KUTIPAN BACAAN:

- - - - -

Engku Mohammad Syafei selain belajar pendidikan kerajinan tangan juga berkesempatan untuk mengajar di sekolah rendah di Mook Hoek, Rotterdam. Kesempatan itu digunakan oleh beliau untuk praktek mengajar di tengah-tengah anak didik Belanda[23][24][25]. Waktu yang kosong digunakan oleh beliau melihat pusat-pusat industri dan sekolah kerajinan tangan. Selain itu, Engku Mohammad Syafei juga aktif dalam organisasi pelajar Indonesia De Indische Vereeniging/Perhimpunan Hindia (yang kemudian berubah menjadi De Indonesische Vereeniging/Perhimpunan Indonesia). Di organisasi ini beliau berteman dengan para pelajar Indonesia lainnya yang juga tokoh pergerakan kemerdekaan Indonesia seperti Mohammad hatta, Subarjo, dan Sukiman[23].
Engku Mohammad Syafei kembali ke Indonesia pada tahun 1925. Pada tanggal 7 April 1926 Engku Muhammad Syafei sampai di Padang. Keinginan untuk mendirikan sekolah ini dibicarakan dengan Engku Abdul Rachman, yang merupakan kemenakan dari Engku Ibrahim Marah Sutan. Sedari awal Engku Abdul Rachman dan Engku Ibrahim berusaha menyelenggarakan sebuah sekolah yang mereka cita-citakan di Minangkabau[26].
Perjuangan, pergerakan, dan kontribusi besar bagi Republik Indonesia
Perjuangan politik pra-kemerdekaan
Sebagai anak angkat dari Ibrahim Marah Sutan, seorang aktivis kemerdekaan dan intelektual besar Minangkabau yang paham bahwa bangsa Indonesia harus berjuang melalui pendidikan dari dan untuk mereka sendiri, Mohammad Syafei telah menjadi bagian dari kerja-kerja politik perjuangan kemerdekaan. Bersama ayahnya, Engku Mohammad Syafei menjadi anggota aktif De Indische Partij dan partai penerusnya, Insulinde.
Selain itu, selama masa-masa tugas belajar di negeri Belanda, Engku Mohamamd Syafei ikut bergabung dalam wadah pergerakan mahasiswa Indonesia di Belanda, De Indische Vereeniging/Perhimpunan Hindia. Melalui organisasi mahasiswa ini, Engku Mohammad Syafei bertemu dan berkenalan dengan para aktivis Indonesia yang sama-sama belajar di Belanda. Pertemanan dan koneksi ini kemudian hari membawa Engku Mohammad Syafei aktif dalam usaha pergerakan kemerdekaan di tanah air, usaha-usaha bersama menjaga kemerdekaan, dan kemudian mengisi kemerdekaan.

- - - - -

TUGAS WAJIB:
1. Menurut kutipan bacaan tentang Engku Mohammad Syafei di atas, kapan ia sampai di Padang?
2. Sebutkan semua pelajar Indonesia yang namanya disebut dalam kutipan bacaan sebagai teman Engku Mohammad Syafei di organisasi pelajar.

- - - - -

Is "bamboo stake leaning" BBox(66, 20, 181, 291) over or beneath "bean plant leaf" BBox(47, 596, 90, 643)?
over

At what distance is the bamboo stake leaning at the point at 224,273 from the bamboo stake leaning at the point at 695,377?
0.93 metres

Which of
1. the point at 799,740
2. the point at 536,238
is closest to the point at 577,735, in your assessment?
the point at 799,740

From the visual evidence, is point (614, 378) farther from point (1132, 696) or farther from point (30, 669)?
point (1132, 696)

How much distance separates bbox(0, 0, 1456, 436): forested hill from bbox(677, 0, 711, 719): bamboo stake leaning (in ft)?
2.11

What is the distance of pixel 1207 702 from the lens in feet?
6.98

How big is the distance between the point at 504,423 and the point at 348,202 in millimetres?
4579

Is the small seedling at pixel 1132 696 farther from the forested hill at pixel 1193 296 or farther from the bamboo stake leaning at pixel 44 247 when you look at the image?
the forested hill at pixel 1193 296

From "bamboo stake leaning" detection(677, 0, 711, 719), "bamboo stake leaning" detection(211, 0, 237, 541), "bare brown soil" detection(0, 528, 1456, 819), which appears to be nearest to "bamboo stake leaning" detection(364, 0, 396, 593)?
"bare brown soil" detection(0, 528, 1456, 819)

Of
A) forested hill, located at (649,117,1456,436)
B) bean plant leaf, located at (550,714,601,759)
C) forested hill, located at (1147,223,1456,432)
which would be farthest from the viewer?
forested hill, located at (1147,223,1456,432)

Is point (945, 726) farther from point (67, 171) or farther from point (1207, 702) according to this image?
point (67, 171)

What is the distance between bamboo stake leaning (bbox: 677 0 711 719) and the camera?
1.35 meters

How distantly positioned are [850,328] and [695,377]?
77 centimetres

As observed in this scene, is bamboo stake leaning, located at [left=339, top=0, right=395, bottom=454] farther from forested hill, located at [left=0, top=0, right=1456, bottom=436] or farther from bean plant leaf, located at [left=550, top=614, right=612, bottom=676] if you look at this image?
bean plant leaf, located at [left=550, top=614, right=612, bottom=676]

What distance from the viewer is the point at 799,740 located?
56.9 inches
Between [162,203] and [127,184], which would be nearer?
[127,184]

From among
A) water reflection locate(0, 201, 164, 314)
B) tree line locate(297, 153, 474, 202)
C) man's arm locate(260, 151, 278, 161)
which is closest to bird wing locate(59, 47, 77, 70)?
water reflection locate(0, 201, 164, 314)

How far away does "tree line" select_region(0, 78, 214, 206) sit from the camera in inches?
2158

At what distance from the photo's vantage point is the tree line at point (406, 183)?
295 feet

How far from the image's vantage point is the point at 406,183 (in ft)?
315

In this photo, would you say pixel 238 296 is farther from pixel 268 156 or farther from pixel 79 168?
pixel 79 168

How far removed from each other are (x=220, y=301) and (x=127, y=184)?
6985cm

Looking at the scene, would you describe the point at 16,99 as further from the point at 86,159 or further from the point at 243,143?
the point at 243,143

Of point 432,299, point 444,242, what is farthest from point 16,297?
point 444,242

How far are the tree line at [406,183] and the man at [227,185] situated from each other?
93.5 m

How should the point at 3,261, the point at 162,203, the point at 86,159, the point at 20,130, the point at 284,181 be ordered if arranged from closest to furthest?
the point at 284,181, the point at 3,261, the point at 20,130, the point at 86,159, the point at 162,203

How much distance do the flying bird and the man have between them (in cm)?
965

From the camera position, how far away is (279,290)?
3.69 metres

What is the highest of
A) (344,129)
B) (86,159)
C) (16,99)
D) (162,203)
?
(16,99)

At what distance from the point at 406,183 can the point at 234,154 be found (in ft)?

- - - - -

KUNCI JAWABAN:
1. Pada tanggal 7 April 1926.

2. Mohammad Hatta, Subarjo, dan Sukiman.